■ Activity
Using the exact wording, repeat every line of the material.

■ Data shown
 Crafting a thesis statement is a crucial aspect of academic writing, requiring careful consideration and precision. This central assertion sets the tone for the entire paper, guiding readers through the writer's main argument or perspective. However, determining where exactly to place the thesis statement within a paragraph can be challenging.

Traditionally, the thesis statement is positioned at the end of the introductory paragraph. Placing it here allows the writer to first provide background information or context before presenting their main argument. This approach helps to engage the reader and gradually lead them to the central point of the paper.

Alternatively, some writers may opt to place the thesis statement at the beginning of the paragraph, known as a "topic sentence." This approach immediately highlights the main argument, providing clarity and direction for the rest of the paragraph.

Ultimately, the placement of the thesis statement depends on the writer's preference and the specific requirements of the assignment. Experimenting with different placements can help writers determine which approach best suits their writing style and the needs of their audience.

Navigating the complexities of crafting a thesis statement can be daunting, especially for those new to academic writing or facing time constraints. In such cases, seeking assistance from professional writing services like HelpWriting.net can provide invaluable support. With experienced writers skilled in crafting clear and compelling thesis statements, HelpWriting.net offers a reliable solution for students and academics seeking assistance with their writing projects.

■ The completed task
 Crafting a thesis statement is a crucial aspect of academic writing, requiring careful consideration and precision. This central assertion sets the tone for the entire paper, guiding readers through the writer's main argument or perspective. However, determining where exactly to place the thesis statement within a paragraph can be challenging.

Traditionally, the thesis statement is positioned at the end of the introductory paragraph. Placing it here allows the writer to first provide background information or context before presenting their main argument. This approach helps to engage the reader and gradually lead them to the central point of the paper.

Alternatively, some writers may opt to place the thesis statement at the beginning of the paragraph, known as a "topic sentence." This approach immediately highlights the main argument, providing clarity and direction for the rest of the paragraph.

Ultimately, the placement of the thesis statement depends on the writer's preference and the specific requirements of the assignment. Experimenting with different placements can help writers determine which approach best suits their writing style and the needs of their audience.

Navigating the complexities of crafting a thesis statement can be daunting, especially for those new to academic writing or facing time constraints. In such cases, seeking assistance from professional writing services like HelpWriting.net can provide invaluable support. With experienced writers skilled in crafting clear and compelling thesis statements, HelpWriting.net offers a reliable solution for students and academics seeking assistance with their writing projects.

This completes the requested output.